The Blutfahne

BFNazis viewed Germany as one giant army engaged in an existential war with the “alien races”. And each organization (first and foremost, Nazi Party organization) as a military unit of this gigantic army. Consequently, it is no surprise that just about every major organization in Germany was supposed to have its own flag (banner) and even its own uniform.

The objective of each flag (emotionally and spiritually powerful symbol) was to unite the members of the organization in question (and the Germans in general), instill in them loyalty and obedience to this organization (and to the whole Nazi party, Nazi state and its Führer), genuine love for “all of the above” and inspire them to make the maximum contribution to the German victory in this existential war – by doing everything possible (and even humanly impossible).

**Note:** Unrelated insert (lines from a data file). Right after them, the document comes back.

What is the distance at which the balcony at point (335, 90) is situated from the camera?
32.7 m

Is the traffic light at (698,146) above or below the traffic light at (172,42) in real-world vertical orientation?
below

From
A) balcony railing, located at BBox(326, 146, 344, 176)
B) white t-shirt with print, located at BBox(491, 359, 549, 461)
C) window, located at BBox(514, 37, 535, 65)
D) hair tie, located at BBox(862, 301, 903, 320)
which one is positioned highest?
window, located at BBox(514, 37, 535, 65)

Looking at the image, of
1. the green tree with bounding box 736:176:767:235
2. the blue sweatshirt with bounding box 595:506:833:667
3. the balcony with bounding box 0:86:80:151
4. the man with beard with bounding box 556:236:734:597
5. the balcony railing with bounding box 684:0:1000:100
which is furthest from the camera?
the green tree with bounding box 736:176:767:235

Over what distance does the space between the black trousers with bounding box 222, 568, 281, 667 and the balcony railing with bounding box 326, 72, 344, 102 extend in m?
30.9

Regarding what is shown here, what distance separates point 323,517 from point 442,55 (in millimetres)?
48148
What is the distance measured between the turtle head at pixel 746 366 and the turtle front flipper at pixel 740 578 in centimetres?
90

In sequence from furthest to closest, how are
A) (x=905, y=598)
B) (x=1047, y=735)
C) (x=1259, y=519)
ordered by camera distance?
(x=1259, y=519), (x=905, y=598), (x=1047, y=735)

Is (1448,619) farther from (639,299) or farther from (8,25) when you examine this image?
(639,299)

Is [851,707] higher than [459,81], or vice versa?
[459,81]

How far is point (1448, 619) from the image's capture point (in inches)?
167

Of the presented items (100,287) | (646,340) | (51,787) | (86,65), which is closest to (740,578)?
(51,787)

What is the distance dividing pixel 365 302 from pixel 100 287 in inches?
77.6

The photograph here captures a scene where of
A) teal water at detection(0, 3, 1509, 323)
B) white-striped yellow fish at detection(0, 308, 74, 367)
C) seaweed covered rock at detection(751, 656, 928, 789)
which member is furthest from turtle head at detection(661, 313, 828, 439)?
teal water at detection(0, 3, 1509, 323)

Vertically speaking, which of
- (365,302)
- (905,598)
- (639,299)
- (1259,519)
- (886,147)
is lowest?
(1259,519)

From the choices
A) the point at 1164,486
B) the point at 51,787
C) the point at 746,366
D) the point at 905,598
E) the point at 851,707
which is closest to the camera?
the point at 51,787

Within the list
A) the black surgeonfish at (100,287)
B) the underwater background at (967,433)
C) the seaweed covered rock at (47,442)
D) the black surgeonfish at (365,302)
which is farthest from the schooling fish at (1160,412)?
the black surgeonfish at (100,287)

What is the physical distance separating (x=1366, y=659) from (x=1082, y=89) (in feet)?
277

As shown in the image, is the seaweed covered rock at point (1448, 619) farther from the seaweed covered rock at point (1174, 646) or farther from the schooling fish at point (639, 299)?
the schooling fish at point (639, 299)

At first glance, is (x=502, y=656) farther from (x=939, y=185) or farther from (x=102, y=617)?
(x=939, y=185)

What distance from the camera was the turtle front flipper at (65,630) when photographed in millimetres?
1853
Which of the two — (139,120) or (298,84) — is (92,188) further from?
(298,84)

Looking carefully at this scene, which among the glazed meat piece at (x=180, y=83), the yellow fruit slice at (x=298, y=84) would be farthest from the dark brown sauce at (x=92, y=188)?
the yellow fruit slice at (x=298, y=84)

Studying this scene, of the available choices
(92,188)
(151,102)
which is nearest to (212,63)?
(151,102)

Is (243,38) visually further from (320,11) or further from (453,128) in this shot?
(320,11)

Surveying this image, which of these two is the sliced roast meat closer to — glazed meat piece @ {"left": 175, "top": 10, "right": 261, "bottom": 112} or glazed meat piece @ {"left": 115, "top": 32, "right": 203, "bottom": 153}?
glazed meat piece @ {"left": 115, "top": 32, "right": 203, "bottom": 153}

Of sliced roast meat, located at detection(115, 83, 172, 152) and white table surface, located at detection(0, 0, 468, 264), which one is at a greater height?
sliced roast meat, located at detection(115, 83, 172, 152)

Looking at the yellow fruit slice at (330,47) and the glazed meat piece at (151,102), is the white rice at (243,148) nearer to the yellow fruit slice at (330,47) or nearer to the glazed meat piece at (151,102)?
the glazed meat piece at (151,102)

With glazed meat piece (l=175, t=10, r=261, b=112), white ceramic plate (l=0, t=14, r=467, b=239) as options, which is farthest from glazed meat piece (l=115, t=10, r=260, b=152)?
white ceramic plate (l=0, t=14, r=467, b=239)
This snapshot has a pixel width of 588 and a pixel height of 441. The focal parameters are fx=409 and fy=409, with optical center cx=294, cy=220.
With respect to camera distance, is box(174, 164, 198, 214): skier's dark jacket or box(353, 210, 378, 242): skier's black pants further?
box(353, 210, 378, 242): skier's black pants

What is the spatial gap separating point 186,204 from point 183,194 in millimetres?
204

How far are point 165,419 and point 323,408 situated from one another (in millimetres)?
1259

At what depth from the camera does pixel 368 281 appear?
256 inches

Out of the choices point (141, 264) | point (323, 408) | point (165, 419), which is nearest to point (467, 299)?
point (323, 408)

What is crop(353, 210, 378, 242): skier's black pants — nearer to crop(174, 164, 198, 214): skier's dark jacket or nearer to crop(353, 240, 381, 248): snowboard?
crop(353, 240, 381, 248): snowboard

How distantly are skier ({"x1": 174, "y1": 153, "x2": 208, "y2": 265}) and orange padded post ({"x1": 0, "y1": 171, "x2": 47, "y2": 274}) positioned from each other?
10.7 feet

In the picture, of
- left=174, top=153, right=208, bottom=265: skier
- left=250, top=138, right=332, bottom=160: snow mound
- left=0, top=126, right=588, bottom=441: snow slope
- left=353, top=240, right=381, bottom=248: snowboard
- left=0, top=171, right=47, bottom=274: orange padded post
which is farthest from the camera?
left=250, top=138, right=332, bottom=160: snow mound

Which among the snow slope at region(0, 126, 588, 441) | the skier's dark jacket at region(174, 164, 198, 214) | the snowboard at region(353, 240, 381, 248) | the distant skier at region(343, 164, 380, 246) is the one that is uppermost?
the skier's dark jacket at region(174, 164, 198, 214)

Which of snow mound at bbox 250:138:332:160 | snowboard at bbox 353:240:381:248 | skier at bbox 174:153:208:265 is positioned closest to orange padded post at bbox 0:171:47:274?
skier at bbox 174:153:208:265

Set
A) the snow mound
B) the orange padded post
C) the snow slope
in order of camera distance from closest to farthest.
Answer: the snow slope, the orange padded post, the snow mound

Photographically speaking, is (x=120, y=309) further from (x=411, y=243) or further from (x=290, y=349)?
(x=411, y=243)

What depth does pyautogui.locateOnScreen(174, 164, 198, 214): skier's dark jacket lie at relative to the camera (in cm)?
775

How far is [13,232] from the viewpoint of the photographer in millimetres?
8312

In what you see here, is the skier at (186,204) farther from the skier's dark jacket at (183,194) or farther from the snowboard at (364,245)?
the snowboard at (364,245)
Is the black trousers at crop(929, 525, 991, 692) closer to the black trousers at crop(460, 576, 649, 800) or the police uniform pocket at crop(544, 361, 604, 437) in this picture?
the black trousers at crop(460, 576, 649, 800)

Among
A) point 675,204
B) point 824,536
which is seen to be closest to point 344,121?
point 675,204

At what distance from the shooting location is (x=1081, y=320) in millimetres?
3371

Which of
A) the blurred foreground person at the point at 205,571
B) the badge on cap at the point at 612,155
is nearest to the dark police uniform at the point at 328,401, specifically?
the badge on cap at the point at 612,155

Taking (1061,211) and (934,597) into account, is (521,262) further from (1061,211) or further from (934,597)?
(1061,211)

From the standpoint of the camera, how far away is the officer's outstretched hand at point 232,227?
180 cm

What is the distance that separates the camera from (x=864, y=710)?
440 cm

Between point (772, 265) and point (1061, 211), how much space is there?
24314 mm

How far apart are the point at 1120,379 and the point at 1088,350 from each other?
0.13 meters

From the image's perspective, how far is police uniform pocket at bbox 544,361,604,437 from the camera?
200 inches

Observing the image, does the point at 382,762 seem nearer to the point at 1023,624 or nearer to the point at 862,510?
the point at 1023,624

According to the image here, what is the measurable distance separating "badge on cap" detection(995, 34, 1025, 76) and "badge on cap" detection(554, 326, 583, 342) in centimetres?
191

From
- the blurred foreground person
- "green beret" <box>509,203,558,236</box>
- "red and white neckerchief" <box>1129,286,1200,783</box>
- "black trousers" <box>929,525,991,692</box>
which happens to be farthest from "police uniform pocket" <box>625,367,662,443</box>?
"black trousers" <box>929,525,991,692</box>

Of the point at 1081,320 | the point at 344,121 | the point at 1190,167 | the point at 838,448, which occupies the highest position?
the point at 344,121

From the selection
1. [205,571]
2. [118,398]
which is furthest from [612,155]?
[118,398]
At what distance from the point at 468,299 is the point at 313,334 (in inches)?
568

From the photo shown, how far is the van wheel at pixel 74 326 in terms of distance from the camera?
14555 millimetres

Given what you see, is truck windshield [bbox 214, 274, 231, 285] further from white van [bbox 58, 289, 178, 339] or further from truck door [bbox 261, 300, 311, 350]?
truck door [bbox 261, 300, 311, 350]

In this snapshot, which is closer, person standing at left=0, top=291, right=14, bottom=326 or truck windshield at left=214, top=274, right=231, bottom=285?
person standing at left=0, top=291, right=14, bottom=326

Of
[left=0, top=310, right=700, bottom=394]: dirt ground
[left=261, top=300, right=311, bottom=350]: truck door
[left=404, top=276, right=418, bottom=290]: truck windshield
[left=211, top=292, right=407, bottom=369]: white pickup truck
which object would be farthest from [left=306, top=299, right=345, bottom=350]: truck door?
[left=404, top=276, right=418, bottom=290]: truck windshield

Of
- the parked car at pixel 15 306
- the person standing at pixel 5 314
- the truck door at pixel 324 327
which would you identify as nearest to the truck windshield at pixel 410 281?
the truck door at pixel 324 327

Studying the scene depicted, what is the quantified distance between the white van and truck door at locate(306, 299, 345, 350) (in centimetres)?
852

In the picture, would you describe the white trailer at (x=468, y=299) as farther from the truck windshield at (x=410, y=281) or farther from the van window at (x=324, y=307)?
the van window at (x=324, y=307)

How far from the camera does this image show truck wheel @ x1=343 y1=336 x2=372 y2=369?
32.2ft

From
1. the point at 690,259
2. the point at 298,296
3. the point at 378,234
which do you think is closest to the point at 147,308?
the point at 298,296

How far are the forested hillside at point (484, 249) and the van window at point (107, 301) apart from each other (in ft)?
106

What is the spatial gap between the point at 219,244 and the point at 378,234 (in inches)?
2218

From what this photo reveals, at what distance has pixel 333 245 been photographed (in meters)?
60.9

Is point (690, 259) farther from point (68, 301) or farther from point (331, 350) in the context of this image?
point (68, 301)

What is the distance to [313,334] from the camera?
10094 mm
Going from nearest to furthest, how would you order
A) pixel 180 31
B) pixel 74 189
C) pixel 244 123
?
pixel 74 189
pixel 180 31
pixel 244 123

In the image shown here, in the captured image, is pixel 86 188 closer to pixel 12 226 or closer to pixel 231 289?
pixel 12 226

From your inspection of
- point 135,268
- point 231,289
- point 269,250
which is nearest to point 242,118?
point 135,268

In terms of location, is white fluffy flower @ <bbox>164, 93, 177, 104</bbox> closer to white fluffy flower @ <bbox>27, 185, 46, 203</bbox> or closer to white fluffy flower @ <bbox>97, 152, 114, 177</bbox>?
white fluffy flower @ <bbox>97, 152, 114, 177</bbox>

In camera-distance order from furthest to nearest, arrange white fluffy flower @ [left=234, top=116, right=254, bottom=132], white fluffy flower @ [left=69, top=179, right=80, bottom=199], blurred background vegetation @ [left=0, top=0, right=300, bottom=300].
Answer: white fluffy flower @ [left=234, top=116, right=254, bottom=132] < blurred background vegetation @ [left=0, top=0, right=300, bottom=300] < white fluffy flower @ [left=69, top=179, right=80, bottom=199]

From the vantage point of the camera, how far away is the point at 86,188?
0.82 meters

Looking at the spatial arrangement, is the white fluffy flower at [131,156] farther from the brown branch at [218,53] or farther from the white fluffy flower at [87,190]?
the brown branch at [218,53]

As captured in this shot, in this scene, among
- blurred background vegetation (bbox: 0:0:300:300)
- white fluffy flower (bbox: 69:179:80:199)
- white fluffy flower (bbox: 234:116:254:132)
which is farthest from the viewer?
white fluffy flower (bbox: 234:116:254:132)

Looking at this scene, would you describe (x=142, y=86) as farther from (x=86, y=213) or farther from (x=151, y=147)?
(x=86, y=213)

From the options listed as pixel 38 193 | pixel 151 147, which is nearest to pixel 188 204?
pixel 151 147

Every flag was a sacred object, but the most sacred of these objects was undoubtedly the Blutfahne – the “Blood Flag”. This flag was carried during the failed Beer Hall Putsch in Munich, Germany on 9 November 1923, during which it became soaked in the blood of one of the SA men who died.

The flag was that of the 5th SA Sturm (company), which was carried in the march towards the Feldherrnhalle. When the police fired on the Nazis, the flagbearer Heinrich Trambauer was hit and dropped the flag. Andreas Bauriedl, an SA man marching alongside the flag, was killed and fell onto it, staining it with his blood.

Not surprisingly, it subsequently became one of the most revered objects of the Nazi Party and of the whole Third Reich. The Blutfahne was used in ceremonies in which new flags for party organizations were consecrated by touching the Blood Flag. Given the fact that Nazis sincerely believed in essentially magical properties of the Aryan blood, it was essentially a deeply occult ceremony.

In 1926, at the second Nazi Party congress at Weimar, Hitler ceremonially bestowed the flag on Joseph Berchtold, the then head of the SS. The flag was thereafter treated as a sacred object by the Nazi Party and carried by SS-Sturmbannführer Jakob Grimminger at various Nazi Party ceremonies. When not in use, the Blutfahne was kept at the headquarters of the Nazi Party in Munich (the “Brown House”) with an SS guard of honor.

The Blutfahne was last seen in public at the Volkssturm induction ceremony on 18 October 1944. This ceremony was conducted by Heinrich Himmler and attended by Wilhelm Keitel, Heinz Guderian, Hans Lammers, Martin Bormann, Karl Fiehler, Wilhelm Schepmann and Erwin Kraus.After this last public display, the Blutfahne vanished. Its current whereabouts are unknown.